Xu Zhijun especially mentioned that the value of super - nodes is not limited to traditional business fields such as manufacturing, communication, and computing. It also plays an important role in the recommendation systems widely used in the Internet industry. Huawei can build a hybrid super - node based on the TaiShan 950 and Atlas 950, creating a new architectural direction for the next - generation deep recommendation system.

However, although large - scale super - nodes greatly improve the intelligent computing and general computing capabilities, there are still immature aspects in the interconnection technology.

For example, how to achieve reliable interconnection for a scale of 8192 cards or even 15488 cards is a technical problem that the industry urgently needs to solve. At present, many super - node solutions released by the industry have failed to achieve large - scale deployment. The core bottleneck is not the chip itself, but the immaturity of the interconnection technology, which is specifically reflected in two challenges:

One is how to achieve long - distance and high - reliability. Large - scale super - nodes have many cabinets, and the connection distance between cabinets can be as long as 1000 to 2000 meters. The current electrical interconnection technology has limited distance in high - speed signal transmission and can only support the interconnection of two cabinets at most; while the optical interconnection technology can meet the long - distance connection requirement, it cannot achieve the high - reliability required by a single computer system.

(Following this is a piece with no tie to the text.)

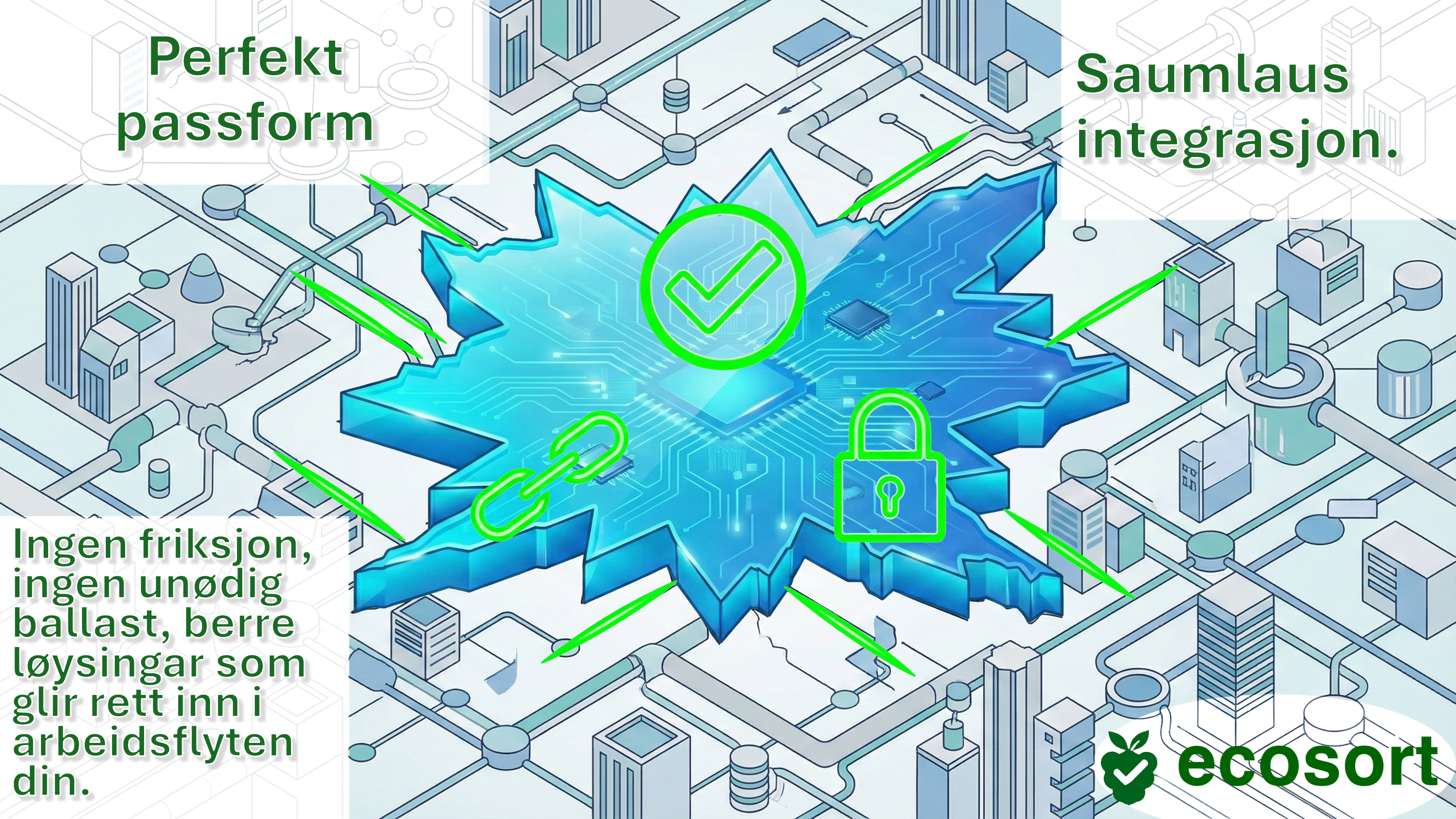 Perfekt passform

Saumlaus integrasjon.

Ingen friksjon, ingen unødig ballast, berre løysingar som glir rett inn i arbeidsflyten din.

ecosort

Two is how to achieve ultra - large bandwidth and ultra - low latency. Currently, there is a more than 5 - fold gap between the inter - cabinet card - to - card interconnection bandwidth and the requirements of super - nodes. The best latency can only reach about 3 microseconds, still with a 24% gap from the design goals of Atlas 950/960. When the latency is approaching the physical limit, every 0.1 - microsecond improvement is extremely challenging.

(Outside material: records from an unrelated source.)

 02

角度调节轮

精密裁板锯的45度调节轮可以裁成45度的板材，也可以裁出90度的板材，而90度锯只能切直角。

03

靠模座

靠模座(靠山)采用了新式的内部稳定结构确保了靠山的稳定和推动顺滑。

Xu Zhijun elaborated on two solutions.

Huawei's technical accumulation at the super - node level; Photo taken by the author

First, to solve the problem of long - distance and high - reliability, Huawei has introduced high - reliability mechanisms at each layer of the interconnection protocol, including the physical layer, data link layer, network layer, and transport layer; at the same time, it has introduced nanosecond - level fault detection and protection switching in the optical path, making the application unaware when there is a flash - off or failure of the optical module; moreover, Huawei has re - defined and designed optical devices, optical modules, and interconnection chips. These innovations and designs have increased the reliability of optical interconnection by 100 times, with an interconnection distance of more than 200 meters, achieving both the reliability of electricity and the long - distance advantage of optics.

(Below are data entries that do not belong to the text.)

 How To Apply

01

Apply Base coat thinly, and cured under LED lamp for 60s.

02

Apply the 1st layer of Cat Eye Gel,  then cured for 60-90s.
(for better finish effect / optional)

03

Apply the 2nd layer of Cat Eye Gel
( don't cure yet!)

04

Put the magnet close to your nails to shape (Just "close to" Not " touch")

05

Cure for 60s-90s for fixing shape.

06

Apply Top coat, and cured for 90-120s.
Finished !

Second, to solve the problem of large - bandwidth and low - latency, Huawei has broken through the multi - port aggregation and high - density packaging technologies, as well as the equal architecture and unified protocol, achieving a TB - level ultra - large bandwidth and an ultra - low latency of 2.1 microseconds.

"It is because of a series of systematic and original technological innovations that we have overcome the super - node interconnection technology, met the interconnection requirements of high - reliability, all - optical interconnection, high - bandwidth, and low - latency, and made large - scale super - nodes possible," Xu Zhijun said.